• What is needed:
Please extract every line below that contains the word "results".
--- Data in this exercise ---
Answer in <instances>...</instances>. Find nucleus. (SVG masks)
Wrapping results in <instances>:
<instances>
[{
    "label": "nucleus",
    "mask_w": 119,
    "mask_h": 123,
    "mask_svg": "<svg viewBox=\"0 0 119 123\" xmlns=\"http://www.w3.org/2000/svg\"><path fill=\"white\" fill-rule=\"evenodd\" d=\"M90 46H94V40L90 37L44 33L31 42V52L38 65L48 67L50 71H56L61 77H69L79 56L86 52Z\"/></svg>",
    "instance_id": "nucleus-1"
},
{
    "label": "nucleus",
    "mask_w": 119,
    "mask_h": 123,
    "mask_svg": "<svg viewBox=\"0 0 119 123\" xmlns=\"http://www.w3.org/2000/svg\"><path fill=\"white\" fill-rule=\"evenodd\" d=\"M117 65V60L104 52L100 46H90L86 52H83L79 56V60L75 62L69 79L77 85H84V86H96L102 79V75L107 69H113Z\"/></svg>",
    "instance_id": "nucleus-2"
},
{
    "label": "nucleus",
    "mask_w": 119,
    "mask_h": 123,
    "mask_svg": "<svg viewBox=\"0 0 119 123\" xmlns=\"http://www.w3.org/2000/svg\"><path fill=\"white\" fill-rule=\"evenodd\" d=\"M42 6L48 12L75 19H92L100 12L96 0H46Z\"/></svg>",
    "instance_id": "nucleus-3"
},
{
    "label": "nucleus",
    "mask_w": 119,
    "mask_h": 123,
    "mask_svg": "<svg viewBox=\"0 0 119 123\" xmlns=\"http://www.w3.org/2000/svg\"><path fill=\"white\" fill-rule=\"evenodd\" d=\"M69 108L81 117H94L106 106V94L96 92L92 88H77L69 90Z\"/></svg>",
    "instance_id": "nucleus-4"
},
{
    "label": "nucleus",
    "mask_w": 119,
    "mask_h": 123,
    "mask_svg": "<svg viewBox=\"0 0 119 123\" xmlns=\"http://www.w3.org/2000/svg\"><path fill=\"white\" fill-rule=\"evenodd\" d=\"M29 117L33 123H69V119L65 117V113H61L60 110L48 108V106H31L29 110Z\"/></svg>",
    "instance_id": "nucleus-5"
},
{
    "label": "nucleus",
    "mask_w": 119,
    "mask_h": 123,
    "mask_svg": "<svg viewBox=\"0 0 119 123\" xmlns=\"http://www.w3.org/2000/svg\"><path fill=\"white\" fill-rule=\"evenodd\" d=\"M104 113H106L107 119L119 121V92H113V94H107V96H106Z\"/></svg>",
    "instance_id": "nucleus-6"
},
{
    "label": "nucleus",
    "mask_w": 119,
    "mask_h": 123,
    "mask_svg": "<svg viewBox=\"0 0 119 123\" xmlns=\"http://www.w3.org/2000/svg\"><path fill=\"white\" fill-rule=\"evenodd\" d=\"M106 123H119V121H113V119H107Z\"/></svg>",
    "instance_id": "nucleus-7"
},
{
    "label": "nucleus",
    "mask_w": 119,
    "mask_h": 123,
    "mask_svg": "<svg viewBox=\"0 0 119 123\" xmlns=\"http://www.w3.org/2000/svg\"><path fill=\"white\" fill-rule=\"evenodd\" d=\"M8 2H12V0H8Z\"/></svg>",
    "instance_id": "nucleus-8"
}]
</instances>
---
--- Data in this exercise ---
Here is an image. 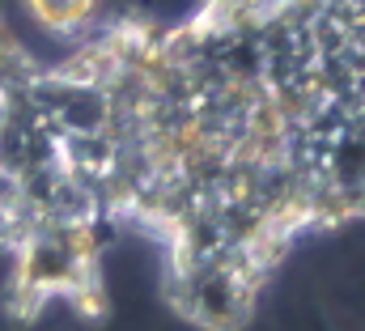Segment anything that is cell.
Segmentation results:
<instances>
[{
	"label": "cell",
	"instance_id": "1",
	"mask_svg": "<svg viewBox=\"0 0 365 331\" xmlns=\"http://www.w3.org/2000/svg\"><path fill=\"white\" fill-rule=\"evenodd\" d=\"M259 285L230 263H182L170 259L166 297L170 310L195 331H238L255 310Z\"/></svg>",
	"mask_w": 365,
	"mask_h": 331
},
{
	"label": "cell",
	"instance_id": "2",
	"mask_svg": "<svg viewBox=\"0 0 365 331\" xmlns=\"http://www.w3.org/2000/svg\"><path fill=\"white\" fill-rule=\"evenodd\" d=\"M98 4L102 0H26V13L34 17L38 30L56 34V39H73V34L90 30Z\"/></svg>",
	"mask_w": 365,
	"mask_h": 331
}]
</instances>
---
• Worked answer:
Wrapping results in <instances>:
Segmentation results:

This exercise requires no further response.